Old Mutual Investment Group (OMIGSA) and Sanlam Investment Holdings in South Africa will acquire the shares of J.P. Morgan Administration Services (JPMAS), formerly known as TASC, from J.P. Morgan. The terms of transaction were not disclosed.
The two asset managers, who are clients of JPMAS, will form a joint venture to acquire the fund administration business. Talks between the parties were reported by Global Custodian in January and follow a strategic review of the business by J.P. Morgan.
J.P Morgan bought the former TASC fund administration business from Sanlam in 2004. At the time of the acquisition, the company had R320 billion of AuA and was the countrys largest independent third party fund administrator. As part of the disposal of TASC, Sanlam agreed to outsource investment administration services to JP Morgan for a period of 10 years. In December 2006 an agreement was reached for the outsourcing of Old Mutual Asset Managements investment administration operations to J.P. Morgans Worldwide Securities Services business.
It is rumored that the growth in AUM at the two asset managers, JPMASs two largest clients, meant that they required a more bespoke solution from the fund services provider.
In an emailed statement, J.P. Morgan said: In late 2011, Worldwide Securities Services (WSS) undertook a strategic review to consider alternative economically sustainable business models for its South African fund servicing business based in Cape Town. This review concluded that the long-term success of the business required a business model that creates value for stakeholders including customers and employees and, ultimately, the shareholders of J.P. Morgan. This solution achieves those goals.
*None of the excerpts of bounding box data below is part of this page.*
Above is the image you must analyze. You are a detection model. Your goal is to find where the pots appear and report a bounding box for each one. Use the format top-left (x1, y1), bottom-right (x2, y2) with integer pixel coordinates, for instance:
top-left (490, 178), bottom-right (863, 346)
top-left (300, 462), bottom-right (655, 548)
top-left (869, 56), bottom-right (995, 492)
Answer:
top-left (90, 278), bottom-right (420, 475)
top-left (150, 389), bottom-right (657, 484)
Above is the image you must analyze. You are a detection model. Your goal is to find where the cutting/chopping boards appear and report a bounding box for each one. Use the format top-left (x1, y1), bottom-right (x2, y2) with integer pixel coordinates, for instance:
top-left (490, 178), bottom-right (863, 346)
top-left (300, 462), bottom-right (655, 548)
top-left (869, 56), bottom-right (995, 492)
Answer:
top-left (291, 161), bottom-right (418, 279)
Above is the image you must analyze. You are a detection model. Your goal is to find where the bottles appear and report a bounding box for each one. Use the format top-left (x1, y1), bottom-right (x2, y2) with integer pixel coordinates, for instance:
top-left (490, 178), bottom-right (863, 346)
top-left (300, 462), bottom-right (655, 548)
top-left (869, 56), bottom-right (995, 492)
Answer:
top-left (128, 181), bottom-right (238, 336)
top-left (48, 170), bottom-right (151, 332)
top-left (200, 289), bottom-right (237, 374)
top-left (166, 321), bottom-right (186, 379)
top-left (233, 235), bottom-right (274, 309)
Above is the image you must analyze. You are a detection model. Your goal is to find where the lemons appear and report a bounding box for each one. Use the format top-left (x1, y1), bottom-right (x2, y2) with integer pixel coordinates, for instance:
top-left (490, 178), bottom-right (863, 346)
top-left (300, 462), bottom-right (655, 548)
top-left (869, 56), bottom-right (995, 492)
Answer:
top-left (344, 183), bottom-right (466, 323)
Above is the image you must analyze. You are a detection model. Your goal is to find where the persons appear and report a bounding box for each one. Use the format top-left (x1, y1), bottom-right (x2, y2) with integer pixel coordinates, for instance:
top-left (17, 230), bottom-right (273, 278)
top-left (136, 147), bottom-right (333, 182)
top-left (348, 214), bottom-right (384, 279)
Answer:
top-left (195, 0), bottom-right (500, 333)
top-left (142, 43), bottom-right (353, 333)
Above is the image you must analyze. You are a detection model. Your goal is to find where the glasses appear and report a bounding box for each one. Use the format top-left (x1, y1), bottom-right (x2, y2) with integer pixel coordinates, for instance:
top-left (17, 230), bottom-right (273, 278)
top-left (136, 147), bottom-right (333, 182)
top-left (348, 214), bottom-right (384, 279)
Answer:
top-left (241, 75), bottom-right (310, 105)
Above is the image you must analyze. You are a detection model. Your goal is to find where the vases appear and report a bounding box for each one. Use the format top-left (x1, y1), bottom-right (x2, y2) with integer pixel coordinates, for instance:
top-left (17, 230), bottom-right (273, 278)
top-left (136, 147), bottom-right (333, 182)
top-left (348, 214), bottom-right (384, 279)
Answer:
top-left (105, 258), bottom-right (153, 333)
Robert Roux, COO of Sanlam Investment Management, said that following the strategic review of JPMAS, SIM and OMIGSA initiated a rigorous process to acquire the business and were satisfied that they have reached a solution that adequately meets the needs of all parties involved. We are confident of a smooth transition over the coming months, with minimal changes expected, he added.
OMIGSA CEO, Diane Radley said: While investment administration services are critical to an asset manager, as a business operation, it is not a competitive advantage but rather an essential service which should benefit the client by providing reliable and accurate service at the lowest possible cost. As the two key clients of JPMAS, clearly it is in the best interest of OMIGSA and SIM to ensure continuity and quality of service to its clients through this transaction.
The full-service operating model of the business acquired incorporates standard administration services plus tax, accounting, unitisation, net asset value (NAV) pricing and reporting services. The business acquired will continue to provide services to other third party asset managers.
SIMs Roux said the parties hope the transaction will receive approval from the South African Competition Commission in the next two to three months. Following this approval, the transfer of the business is planned to take effect on Sept. 1 2012. Until then, the business will continue to be run by current JPMAS management to transition the business into a stand-alone operation.
The business today has more than 300 employees, with Bloomberg recently reporting it as having $127 billion of assets under administration.
As the business will remain a separate independent servicing entity and the existing service level agreements will remain in place, the operating costs of OMIGSA and SIM will be largely unaffected, said a joint statement from the two asset managers. The service will also continue to be offered to third party asset managers.
Once the deal is in effect, OMIGSA and SIM intend that the business of JPMAS continues to operate as a going concern, from its present location, and as an independent third-party administrator for the SA asset management industry, run by a management team jointly appointed by the acquiring parties.
OMIGSA has AUM of R472bn and SIM has AUM of R328 billion.